Closed oliverhvidsten closed 1 year ago
My guess is that the SMILES string is not being stored in eq_graph_tensors
. What does that look like? If you are able to share a reproducible example that does not contain sensitive information then that would be additionally helpful.
After debugging a little bit, it seems like the smiles that caused the error is the first value in the testset. Only trainset datapoints appear in eq_graph_tensors. Looking more into that now
That's right. eq_graph_tensors
stores the data needed for augmentation. Augmentation is a strategy just used to improve the model accuracy during training. Therefore, it is not intended for use with test polymers. Is this clear?

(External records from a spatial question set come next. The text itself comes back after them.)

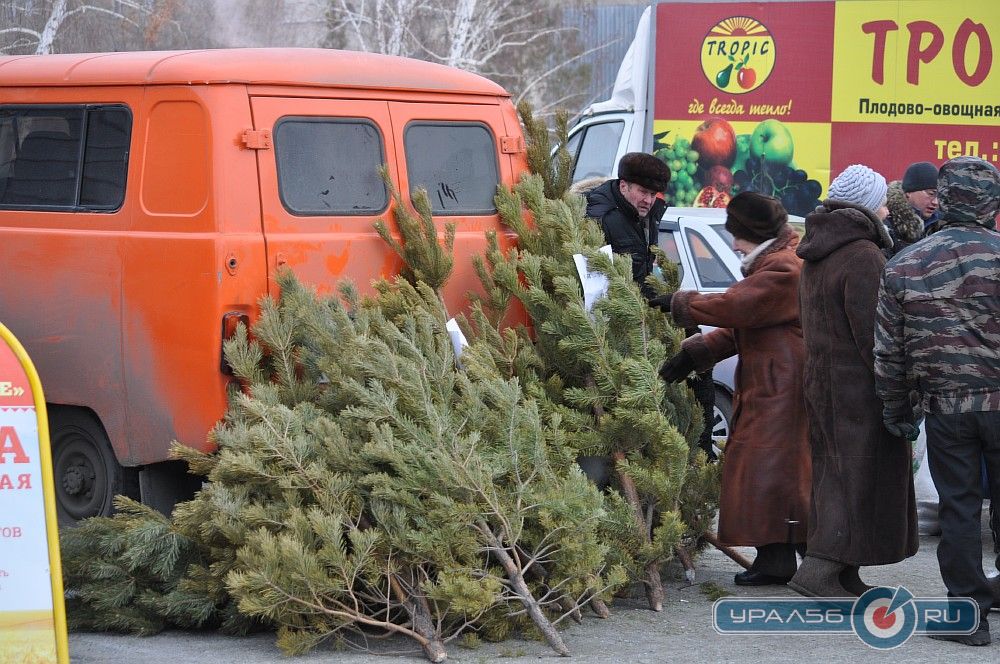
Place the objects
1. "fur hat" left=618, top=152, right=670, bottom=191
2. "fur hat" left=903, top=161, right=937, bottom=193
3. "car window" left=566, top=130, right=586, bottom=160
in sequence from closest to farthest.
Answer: "fur hat" left=618, top=152, right=670, bottom=191 → "fur hat" left=903, top=161, right=937, bottom=193 → "car window" left=566, top=130, right=586, bottom=160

Yes, it does. Currently trying to figure out why it is trying to access test points.
I was able to resolve the issue. The code in the section 'prepare data' was not properly resplitting my train and test dataframes after combining for pt.prepare.prepare_train() I wrote new code and now works properly.
Ok. I'm still not exactly sure what the issue is, but if you share the fix, I can look it over and potentially merge it in.
I am reading separate train and test files in, so its entirely possible that is the reason why I got an error.
Code I added: group_train_data['traintest'] = 'train' group_test_data['traintest'] = 'test' group_data = pd.concat([group_train_data, group_test_data], ignore_index=False) group_data, scaler_dict = pt.prepare.prepare_train( group_data, smiles_featurizer=smiles_featurizer, root_dir=root_dir ) print([(k, str(v)) for k, v in scaler_dict.items()]) group_train_data = group_data.loc[group_data['traintest'] == 'train', :] group_test_data = group_data.loc[group_data['traintest'] == 'test', :]
Code I removed:
group_train_inds = group_train_data.index.values.tolist()
group_test_inds = group_test_data.index.values.tolist()
group_data = pd.concat([group_train_data, group_test_data], ignore_index=False)
group_data, scaler_dict = pt.prepare.prepare_train(
group_data, smiles_featurizer=smiles_featurizer, root_dir=root_dir
)
print([(k, str(v)) for k, v in scaler_dict.items()])
group_train_data = group_data.loc[group_train_inds, :]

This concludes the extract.